- **What you should do**
Give back exactly the lines of the entries below from the line with "category: hartebeestred" to the line with "common name: chinese serow", inclusive, and only those.

-=-=-

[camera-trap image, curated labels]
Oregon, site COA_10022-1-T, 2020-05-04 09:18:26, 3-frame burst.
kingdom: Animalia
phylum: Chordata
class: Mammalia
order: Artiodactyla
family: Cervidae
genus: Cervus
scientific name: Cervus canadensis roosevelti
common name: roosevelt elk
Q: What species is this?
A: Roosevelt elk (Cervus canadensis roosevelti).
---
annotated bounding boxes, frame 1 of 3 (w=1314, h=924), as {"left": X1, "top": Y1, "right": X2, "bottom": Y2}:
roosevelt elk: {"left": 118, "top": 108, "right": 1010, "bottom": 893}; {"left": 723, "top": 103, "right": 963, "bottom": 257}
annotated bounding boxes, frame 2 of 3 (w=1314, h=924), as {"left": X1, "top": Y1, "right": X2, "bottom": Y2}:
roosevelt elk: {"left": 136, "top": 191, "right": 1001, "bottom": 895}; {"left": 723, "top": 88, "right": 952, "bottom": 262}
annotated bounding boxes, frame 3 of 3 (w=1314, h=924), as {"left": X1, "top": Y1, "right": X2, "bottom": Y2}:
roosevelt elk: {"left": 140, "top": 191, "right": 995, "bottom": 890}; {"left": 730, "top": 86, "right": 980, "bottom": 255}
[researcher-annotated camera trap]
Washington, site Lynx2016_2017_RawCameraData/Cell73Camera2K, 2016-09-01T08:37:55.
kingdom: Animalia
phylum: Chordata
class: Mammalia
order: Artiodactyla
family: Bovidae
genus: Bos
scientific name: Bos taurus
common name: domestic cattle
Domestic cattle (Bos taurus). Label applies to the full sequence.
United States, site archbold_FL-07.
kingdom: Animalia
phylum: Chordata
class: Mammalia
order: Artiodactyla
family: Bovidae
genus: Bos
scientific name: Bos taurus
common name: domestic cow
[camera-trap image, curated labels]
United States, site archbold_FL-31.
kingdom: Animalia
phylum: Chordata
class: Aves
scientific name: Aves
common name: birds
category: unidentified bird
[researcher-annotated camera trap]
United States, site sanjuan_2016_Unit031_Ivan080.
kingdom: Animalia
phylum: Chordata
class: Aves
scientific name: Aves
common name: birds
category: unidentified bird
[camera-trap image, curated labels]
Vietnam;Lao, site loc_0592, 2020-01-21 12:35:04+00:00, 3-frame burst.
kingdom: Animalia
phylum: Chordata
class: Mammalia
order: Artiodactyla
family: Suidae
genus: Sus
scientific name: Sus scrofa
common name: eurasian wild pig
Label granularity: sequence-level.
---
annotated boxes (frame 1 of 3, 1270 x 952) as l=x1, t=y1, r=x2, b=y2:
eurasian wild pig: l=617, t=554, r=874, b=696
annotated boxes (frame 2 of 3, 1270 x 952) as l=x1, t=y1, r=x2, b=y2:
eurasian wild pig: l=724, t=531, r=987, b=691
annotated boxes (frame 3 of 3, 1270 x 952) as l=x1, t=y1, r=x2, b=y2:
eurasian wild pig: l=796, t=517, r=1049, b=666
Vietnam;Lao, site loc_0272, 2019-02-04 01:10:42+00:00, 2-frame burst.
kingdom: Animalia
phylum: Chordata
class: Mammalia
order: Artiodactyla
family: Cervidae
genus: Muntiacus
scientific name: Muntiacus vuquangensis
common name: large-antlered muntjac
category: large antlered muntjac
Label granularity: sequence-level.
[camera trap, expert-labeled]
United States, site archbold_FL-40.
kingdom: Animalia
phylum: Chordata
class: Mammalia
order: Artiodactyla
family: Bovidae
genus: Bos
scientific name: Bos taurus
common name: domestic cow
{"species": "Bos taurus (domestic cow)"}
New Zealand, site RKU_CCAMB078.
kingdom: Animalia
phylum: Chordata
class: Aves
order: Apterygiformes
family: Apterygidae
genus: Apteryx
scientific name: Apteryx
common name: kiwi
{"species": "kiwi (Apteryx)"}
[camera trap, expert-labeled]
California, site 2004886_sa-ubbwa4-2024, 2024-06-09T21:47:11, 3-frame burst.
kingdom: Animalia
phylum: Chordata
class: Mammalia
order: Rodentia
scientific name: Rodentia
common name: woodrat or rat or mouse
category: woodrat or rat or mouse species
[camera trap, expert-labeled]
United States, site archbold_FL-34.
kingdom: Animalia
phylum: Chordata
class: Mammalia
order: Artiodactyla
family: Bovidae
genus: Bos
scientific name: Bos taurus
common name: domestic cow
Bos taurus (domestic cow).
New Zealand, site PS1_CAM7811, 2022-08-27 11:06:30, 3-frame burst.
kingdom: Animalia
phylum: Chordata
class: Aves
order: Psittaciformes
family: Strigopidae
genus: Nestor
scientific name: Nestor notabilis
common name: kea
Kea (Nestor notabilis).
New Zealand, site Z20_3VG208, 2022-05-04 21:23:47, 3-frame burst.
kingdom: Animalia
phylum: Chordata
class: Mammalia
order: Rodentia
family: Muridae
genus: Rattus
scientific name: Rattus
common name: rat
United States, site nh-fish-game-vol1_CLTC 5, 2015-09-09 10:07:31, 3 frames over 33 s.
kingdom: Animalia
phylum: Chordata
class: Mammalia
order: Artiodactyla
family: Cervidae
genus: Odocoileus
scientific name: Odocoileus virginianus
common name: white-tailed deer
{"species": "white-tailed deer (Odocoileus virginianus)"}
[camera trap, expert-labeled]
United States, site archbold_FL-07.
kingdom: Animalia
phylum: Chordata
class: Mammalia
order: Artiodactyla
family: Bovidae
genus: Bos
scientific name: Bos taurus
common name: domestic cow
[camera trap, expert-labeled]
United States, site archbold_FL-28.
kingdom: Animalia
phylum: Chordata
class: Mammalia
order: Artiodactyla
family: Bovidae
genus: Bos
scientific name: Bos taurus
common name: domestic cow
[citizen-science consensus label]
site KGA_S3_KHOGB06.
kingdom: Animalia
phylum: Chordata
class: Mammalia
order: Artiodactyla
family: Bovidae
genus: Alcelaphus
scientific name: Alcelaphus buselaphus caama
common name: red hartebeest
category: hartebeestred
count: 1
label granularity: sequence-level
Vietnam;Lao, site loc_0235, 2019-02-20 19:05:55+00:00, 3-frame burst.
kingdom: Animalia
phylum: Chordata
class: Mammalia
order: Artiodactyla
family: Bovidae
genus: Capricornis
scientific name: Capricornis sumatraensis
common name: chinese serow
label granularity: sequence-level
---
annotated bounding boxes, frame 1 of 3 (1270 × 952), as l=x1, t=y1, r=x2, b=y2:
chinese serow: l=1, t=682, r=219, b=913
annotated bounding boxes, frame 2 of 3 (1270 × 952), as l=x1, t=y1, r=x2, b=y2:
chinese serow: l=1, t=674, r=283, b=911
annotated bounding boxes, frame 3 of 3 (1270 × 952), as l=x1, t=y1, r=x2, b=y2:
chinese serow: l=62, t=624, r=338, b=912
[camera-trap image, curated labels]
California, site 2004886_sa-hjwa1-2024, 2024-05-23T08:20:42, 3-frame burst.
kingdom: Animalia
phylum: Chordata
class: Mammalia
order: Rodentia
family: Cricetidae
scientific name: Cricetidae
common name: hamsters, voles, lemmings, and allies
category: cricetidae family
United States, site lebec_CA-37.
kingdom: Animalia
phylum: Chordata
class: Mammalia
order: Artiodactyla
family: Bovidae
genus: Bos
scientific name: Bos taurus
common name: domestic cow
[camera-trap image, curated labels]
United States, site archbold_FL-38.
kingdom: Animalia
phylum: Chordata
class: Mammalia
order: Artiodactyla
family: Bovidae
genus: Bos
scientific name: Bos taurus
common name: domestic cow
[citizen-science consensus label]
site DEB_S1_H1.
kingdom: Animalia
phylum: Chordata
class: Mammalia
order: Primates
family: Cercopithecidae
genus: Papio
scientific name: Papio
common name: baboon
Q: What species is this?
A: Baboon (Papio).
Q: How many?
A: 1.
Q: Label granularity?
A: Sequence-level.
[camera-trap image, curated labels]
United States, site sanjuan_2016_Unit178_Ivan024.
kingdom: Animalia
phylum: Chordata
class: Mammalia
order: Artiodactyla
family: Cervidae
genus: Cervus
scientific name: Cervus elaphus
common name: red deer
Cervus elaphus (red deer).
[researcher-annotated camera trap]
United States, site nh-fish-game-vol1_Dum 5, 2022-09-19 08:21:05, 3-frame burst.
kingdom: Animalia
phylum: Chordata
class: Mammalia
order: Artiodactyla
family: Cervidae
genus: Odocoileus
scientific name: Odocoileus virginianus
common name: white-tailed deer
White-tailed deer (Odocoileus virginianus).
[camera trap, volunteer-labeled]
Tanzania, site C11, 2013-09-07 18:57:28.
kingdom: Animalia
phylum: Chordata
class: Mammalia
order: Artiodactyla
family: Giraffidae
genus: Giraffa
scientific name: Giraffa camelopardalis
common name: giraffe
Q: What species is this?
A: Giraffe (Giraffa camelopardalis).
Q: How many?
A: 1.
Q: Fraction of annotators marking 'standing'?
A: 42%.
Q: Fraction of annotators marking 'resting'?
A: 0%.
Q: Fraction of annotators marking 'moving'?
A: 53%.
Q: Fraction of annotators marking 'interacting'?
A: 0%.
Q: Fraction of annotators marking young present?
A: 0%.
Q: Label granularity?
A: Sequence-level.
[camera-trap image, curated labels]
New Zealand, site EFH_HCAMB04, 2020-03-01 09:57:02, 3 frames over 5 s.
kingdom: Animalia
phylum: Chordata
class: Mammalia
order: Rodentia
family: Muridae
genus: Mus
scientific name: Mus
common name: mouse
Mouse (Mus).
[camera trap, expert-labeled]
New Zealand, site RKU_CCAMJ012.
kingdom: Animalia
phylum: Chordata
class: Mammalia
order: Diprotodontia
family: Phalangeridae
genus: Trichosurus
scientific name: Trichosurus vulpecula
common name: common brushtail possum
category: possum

-=-=-

- **Solution for this problem**
category: hartebeestred
count: 1
label granularity: sequence-level
Vietnam;Lao, site loc_0235, 2019-02-20 19:05:55+00:00, 3-frame burst.
kingdom: Animalia
phylum: Chordata
class: Mammalia
order: Artiodactyla
family: Bovidae
genus: Capricornis
scientific name: Capricornis sumatraensis
common name: chinese serow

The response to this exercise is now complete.